La respiración es el motor invisible del pilates. Aprender a expandir las costillas lateralmente cambia la estabilidad y la amplitud del movimiento.
En el pilates, la respiración no es un accesorio sino un componente estructural del ejercicio. Joseph Pilates la llamaba el fundamento interno del método. La respiración lateral costal privilegia la expansión de las costillas hacia los lados y la espalda, evitando el elevamiento excesivo del pecho.
Para practicarla, se colocan las manos a los costados del tórax. Al inhalar por la nariz, se busca que las palmas sientan un desplazamiento lateral sin que los hombros asciendan. La exhalación, prolongada y controlada por la boca, activa el centro y libera tensión cervical.
Esta modalidad respiratoria favorece la movilidad torácica, frecuentemente reducida en personas con posturas sedentarias.
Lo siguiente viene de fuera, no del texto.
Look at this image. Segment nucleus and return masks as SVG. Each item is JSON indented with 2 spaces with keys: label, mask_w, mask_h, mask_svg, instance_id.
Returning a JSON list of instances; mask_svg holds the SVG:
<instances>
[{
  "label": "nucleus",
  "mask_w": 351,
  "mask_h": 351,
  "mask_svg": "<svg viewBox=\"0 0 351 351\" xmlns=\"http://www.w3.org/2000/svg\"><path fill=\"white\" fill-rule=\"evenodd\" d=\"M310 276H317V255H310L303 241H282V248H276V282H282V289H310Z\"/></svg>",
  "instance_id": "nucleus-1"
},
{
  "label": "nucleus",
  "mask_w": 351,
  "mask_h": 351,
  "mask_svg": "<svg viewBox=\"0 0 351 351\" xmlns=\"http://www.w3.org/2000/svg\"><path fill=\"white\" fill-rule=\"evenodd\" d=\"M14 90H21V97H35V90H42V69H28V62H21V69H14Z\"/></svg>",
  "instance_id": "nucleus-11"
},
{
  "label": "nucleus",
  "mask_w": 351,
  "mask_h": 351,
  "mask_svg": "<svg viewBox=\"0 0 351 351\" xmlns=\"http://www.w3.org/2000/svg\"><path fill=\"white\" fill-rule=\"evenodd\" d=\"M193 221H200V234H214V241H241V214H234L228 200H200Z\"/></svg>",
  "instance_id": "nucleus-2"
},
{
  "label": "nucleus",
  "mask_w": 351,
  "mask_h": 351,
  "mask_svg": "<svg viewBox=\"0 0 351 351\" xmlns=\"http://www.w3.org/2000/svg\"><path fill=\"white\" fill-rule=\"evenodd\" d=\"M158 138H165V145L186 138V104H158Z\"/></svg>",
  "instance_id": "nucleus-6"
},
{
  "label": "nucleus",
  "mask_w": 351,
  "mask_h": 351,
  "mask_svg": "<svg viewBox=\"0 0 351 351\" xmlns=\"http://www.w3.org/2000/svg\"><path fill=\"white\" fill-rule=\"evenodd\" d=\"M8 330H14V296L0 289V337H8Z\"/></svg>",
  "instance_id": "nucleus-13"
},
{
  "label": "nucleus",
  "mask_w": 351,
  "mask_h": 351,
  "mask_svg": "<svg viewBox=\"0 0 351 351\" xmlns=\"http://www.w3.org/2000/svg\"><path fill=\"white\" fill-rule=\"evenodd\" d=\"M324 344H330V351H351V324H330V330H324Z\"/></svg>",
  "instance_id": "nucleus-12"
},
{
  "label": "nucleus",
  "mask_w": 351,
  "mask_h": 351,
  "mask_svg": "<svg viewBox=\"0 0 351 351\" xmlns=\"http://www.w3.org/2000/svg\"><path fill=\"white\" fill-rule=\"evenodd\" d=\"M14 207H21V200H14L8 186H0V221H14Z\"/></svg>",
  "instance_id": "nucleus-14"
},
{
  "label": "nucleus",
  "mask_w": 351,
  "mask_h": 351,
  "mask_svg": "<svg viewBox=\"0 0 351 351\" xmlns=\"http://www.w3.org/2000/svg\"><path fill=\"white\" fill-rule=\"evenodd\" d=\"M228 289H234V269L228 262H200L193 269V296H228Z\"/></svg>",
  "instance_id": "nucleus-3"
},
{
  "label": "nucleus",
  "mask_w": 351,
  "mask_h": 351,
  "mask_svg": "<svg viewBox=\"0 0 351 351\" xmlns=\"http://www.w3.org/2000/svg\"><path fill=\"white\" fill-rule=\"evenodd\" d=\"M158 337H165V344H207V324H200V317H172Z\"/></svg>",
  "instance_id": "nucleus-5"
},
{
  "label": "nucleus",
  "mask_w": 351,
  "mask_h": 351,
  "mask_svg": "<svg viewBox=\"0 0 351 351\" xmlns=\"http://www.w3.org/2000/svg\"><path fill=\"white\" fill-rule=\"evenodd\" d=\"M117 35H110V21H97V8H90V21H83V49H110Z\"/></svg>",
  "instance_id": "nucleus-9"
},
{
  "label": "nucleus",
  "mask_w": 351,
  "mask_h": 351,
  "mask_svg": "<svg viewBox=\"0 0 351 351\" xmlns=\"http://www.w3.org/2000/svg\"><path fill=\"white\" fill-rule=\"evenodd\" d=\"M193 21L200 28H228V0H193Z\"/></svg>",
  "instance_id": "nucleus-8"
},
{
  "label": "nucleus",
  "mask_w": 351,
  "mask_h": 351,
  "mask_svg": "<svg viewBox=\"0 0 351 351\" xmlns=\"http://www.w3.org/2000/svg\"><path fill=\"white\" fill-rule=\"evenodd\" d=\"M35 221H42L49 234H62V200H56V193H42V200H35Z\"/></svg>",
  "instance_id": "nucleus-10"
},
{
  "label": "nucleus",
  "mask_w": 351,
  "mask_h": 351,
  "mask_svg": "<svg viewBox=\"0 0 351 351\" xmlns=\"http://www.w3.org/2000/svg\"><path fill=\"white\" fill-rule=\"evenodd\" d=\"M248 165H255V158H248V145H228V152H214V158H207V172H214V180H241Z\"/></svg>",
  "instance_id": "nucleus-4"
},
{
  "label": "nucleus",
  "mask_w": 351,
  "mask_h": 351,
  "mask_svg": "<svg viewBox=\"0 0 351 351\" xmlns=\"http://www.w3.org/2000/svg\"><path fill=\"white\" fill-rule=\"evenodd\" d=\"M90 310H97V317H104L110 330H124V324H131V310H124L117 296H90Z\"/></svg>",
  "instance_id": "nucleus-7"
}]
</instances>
En el contexto urbano argentino, donde muchas horas se pasan frente a pantallas, recuperar la expansión costal mejora la oxigenación y la postura de manera progresiva.
Cada ejercicio tiene un patrón respiratorio sugerido, aunque la prioridad es siempre la calidad del gesto. En movimientos de flexión espinal suele exhalararse en la curva; en extensiones, la inhalación prepara la apertura anterior. Con la práctica, el patrón se vuelve intuitivo.
Trabajar la respiración de forma aislada al inicio de la sesión, recostado en colchoneta con las rodillas flexionadas, permite familiarizarse con la sensación antes de integrarla en secuencias dinámicas. Cinco minutos diarios bastan para notar cambios en la conciencia corporal.
La respiración lateral costal también regula el sistema nervioso. Exhalaciones largas activan la respuesta parasimpática, útil para cerrar sesiones intensas o para quienes practican pilates como complemento de otras disciplinas deportivas.